▸ **Problem**: Return each line of the data below word for word, with no changes.

▸ **Records shown**:
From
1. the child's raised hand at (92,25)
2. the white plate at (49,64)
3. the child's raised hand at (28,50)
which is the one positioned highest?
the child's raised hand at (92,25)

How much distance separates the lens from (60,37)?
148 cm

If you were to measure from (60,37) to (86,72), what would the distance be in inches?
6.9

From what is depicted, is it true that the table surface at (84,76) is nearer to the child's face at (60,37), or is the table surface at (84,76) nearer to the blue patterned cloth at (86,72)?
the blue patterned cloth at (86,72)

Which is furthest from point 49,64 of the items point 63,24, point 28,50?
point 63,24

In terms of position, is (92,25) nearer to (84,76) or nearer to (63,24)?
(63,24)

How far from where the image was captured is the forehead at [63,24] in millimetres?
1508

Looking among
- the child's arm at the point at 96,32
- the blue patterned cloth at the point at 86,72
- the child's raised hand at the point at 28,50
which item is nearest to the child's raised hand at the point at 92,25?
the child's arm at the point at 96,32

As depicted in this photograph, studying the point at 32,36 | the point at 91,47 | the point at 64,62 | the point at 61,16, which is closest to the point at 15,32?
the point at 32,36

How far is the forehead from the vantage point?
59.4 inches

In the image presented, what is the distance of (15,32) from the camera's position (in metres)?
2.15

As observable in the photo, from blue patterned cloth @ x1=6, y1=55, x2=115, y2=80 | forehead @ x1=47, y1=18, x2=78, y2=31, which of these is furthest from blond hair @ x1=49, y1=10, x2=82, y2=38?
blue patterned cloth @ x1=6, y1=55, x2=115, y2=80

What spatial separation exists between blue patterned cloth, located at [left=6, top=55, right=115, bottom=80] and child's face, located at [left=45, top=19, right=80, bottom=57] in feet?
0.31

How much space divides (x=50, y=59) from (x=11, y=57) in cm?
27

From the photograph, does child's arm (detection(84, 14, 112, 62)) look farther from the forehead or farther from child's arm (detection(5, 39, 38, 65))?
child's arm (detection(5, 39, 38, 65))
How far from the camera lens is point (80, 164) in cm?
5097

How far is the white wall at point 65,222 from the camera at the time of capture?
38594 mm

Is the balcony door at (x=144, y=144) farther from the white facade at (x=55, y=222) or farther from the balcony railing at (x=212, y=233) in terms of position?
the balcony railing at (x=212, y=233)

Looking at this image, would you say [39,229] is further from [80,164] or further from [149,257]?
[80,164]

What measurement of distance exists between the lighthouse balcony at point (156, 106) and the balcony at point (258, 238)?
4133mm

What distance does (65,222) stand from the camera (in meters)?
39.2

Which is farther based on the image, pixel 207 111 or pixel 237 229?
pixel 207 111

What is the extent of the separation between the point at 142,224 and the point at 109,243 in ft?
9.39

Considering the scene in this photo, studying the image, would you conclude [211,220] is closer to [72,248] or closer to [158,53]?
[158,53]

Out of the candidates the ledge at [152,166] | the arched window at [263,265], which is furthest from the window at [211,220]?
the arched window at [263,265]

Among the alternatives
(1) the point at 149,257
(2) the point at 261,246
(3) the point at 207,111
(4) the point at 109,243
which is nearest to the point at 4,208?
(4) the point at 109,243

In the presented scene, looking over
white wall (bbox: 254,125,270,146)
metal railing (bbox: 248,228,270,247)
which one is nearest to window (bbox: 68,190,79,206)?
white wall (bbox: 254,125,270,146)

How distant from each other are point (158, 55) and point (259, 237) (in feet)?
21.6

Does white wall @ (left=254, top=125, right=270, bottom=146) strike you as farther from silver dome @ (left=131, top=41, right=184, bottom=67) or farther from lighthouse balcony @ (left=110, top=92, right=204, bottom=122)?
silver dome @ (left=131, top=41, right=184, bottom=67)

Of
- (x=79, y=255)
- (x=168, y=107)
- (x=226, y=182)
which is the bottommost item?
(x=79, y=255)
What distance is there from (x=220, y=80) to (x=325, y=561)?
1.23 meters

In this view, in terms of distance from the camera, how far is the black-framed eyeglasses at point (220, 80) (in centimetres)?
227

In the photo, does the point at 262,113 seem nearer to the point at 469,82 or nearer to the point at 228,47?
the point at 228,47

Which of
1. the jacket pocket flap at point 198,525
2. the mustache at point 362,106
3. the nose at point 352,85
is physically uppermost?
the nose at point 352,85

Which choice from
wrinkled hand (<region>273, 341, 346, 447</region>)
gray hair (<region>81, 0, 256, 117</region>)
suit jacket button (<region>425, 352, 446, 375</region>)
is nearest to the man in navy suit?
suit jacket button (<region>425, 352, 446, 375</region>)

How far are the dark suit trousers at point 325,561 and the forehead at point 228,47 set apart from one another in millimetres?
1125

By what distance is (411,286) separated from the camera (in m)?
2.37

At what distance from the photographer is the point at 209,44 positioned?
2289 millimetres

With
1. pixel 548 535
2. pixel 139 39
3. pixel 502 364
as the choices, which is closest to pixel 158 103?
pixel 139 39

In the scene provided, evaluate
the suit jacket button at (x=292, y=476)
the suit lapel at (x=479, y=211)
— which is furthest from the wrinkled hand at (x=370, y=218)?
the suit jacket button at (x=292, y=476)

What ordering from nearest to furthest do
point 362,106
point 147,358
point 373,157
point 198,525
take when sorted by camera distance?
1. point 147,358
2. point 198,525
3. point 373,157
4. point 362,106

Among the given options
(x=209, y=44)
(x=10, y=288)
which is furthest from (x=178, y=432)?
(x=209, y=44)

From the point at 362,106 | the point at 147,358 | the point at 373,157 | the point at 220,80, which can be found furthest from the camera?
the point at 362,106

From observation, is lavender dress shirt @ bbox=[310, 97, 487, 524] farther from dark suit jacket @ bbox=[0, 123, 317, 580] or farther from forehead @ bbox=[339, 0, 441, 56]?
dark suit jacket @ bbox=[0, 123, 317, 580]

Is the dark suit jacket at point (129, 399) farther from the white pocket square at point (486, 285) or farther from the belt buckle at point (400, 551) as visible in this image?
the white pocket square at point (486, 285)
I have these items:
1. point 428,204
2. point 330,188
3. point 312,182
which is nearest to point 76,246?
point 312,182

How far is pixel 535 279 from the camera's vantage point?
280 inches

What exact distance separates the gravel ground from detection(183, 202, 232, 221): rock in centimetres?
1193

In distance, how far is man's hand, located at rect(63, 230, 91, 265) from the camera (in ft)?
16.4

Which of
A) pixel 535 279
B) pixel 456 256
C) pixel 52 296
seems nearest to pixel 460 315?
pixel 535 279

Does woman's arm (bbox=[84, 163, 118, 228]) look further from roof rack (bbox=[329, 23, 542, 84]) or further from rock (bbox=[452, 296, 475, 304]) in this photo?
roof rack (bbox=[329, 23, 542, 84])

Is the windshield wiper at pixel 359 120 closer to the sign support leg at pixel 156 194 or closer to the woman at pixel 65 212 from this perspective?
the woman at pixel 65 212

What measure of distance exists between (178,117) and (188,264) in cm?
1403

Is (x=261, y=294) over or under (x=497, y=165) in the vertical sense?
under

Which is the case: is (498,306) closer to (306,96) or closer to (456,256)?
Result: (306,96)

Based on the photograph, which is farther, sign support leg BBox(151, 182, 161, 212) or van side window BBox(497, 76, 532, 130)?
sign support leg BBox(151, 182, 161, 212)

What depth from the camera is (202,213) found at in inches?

▸ **The reply**:
From
1. the child's raised hand at (92,25)
2. the white plate at (49,64)
3. the child's raised hand at (28,50)
which is the one positioned highest?
the child's raised hand at (92,25)

How much distance separates the lens from (60,37)?
148 cm

If you were to measure from (60,37) to (86,72), what would the distance be in inches?
6.9

From what is depicted, is it true that the table surface at (84,76) is nearer to the child's face at (60,37), or is the table surface at (84,76) nearer to the blue patterned cloth at (86,72)?
the blue patterned cloth at (86,72)

Which is furthest from point 49,64 of the items point 63,24, point 28,50?
point 63,24

In terms of position, is (92,25) nearer to (84,76) or nearer to (63,24)?
(63,24)

How far from where the image was captured is the forehead at [63,24] in millimetres?
1508

Looking among
- the child's arm at the point at 96,32
- the blue patterned cloth at the point at 86,72
- the child's raised hand at the point at 28,50
which item is nearest to the child's raised hand at the point at 92,25?
the child's arm at the point at 96,32

As depicted in this photograph, studying the point at 32,36 | the point at 91,47 | the point at 64,62 | the point at 61,16, which is closest to the point at 15,32?
the point at 32,36

How far is the forehead from the vantage point?
59.4 inches

In the image presented, what is the distance of (15,32) from the camera's position (in metres)?
2.15

As observable in the photo, from blue patterned cloth @ x1=6, y1=55, x2=115, y2=80 | forehead @ x1=47, y1=18, x2=78, y2=31, which of these is furthest from blond hair @ x1=49, y1=10, x2=82, y2=38?
blue patterned cloth @ x1=6, y1=55, x2=115, y2=80

What spatial separation exists between blue patterned cloth, located at [left=6, top=55, right=115, bottom=80] and child's face, located at [left=45, top=19, right=80, bottom=57] in feet?
0.31

How much space divides (x=50, y=59) from (x=11, y=57) in cm?
27

From the photograph, does child's arm (detection(84, 14, 112, 62)) look farther from the forehead or farther from child's arm (detection(5, 39, 38, 65))?
child's arm (detection(5, 39, 38, 65))
How far from the camera lens is point (80, 164) in cm?
5097

How far is the white wall at point 65,222 from the camera at the time of capture?
38594 mm

Is the balcony door at (x=144, y=144) farther from the white facade at (x=55, y=222) or farther from the balcony railing at (x=212, y=233) in terms of position?
the balcony railing at (x=212, y=233)

Looking at this image, would you say [39,229] is further from [80,164] or further from [149,257]?
[80,164]

What measurement of distance exists between the lighthouse balcony at point (156, 106) and the balcony at point (258, 238)?
4133mm

What distance does (65,222) stand from the camera (in meters)?
39.2

Which is farther based on the image, pixel 207 111 or pixel 237 229?
pixel 207 111

What is the extent of the separation between the point at 142,224 and the point at 109,243 in ft?
9.39

Considering the scene in this photo, studying the image, would you conclude [211,220] is closer to [72,248] or closer to [158,53]?
[158,53]

Out of the candidates the ledge at [152,166] | the arched window at [263,265], which is furthest from the window at [211,220]?
the arched window at [263,265]

Among the alternatives
(1) the point at 149,257
(2) the point at 261,246
(3) the point at 207,111
(4) the point at 109,243
which is nearest to the point at 4,208?
(4) the point at 109,243

In the presented scene, looking over
white wall (bbox: 254,125,270,146)
metal railing (bbox: 248,228,270,247)
which one is nearest to window (bbox: 68,190,79,206)?
white wall (bbox: 254,125,270,146)

How distant from each other are point (158, 55) and point (259, 237) (in feet)?
21.6

Does white wall @ (left=254, top=125, right=270, bottom=146) strike you as farther from silver dome @ (left=131, top=41, right=184, bottom=67) or farther from lighthouse balcony @ (left=110, top=92, right=204, bottom=122)?
silver dome @ (left=131, top=41, right=184, bottom=67)

Of
- (x=79, y=255)
- (x=168, y=107)
- (x=226, y=182)
which is the bottommost item?
(x=79, y=255)
What distance is there from (x=220, y=80) to (x=325, y=561)?
1.23 meters

In this view, in terms of distance from the camera, how far is the black-framed eyeglasses at point (220, 80) (in centimetres)?
227

In the photo, does the point at 262,113 seem nearer to the point at 469,82 or nearer to the point at 228,47?
the point at 228,47

Which of
1. the jacket pocket flap at point 198,525
2. the mustache at point 362,106
3. the nose at point 352,85
is physically uppermost?
the nose at point 352,85

Which choice from
wrinkled hand (<region>273, 341, 346, 447</region>)
gray hair (<region>81, 0, 256, 117</region>)
suit jacket button (<region>425, 352, 446, 375</region>)
is nearest to the man in navy suit?
suit jacket button (<region>425, 352, 446, 375</region>)

How far are the dark suit trousers at point 325,561 and the forehead at point 228,47 set apart from one another in millimetres?
1125

By what distance is (411,286) separated from the camera (in m)?
2.37

At what distance from the photographer is the point at 209,44 positioned?
2289 millimetres

With
1. pixel 548 535
2. pixel 139 39
3. pixel 502 364
as the choices, which is closest to pixel 158 103?
pixel 139 39

In the scene provided, evaluate
the suit jacket button at (x=292, y=476)
the suit lapel at (x=479, y=211)
— which is furthest from the wrinkled hand at (x=370, y=218)?
the suit jacket button at (x=292, y=476)

What ordering from nearest to furthest do
point 362,106
point 147,358
point 373,157
point 198,525
take when sorted by camera distance?
1. point 147,358
2. point 198,525
3. point 373,157
4. point 362,106

Among the given options
(x=209, y=44)
(x=10, y=288)
which is furthest from (x=178, y=432)?
(x=209, y=44)

From the point at 362,106 | the point at 147,358 | the point at 373,157 | the point at 220,80, which can be found furthest from the camera?
the point at 362,106

From observation, is lavender dress shirt @ bbox=[310, 97, 487, 524] farther from dark suit jacket @ bbox=[0, 123, 317, 580] or farther from forehead @ bbox=[339, 0, 441, 56]?
dark suit jacket @ bbox=[0, 123, 317, 580]

Is the dark suit jacket at point (129, 399) farther from the white pocket square at point (486, 285) or farther from the belt buckle at point (400, 551) as visible in this image?
the white pocket square at point (486, 285)
I have these items:
1. point 428,204
2. point 330,188
3. point 312,182
which is nearest to point 76,246?
point 312,182

How far is pixel 535 279 from the camera's vantage point?
280 inches

What exact distance separates the gravel ground from detection(183, 202, 232, 221): rock in centimetres?
1193

In distance, how far is man's hand, located at rect(63, 230, 91, 265) from the camera (in ft)?
16.4

Which of
A) pixel 535 279
B) pixel 456 256
C) pixel 52 296
seems nearest to pixel 460 315?
pixel 535 279

Does woman's arm (bbox=[84, 163, 118, 228]) look further from roof rack (bbox=[329, 23, 542, 84]) or further from rock (bbox=[452, 296, 475, 304]) in this photo?
roof rack (bbox=[329, 23, 542, 84])

Is the windshield wiper at pixel 359 120 closer to the sign support leg at pixel 156 194 or closer to the woman at pixel 65 212 from this perspective?
the woman at pixel 65 212

What measure of distance exists between (178,117) and (188,264) in cm?
1403

Is (x=261, y=294) over or under (x=497, y=165) in the vertical sense?
under

Which is the case: is (498,306) closer to (306,96) or closer to (456,256)?
Result: (306,96)

Based on the photograph, which is farther, sign support leg BBox(151, 182, 161, 212) or van side window BBox(497, 76, 532, 130)?
sign support leg BBox(151, 182, 161, 212)

What depth from the camera is (202,213) found at in inches?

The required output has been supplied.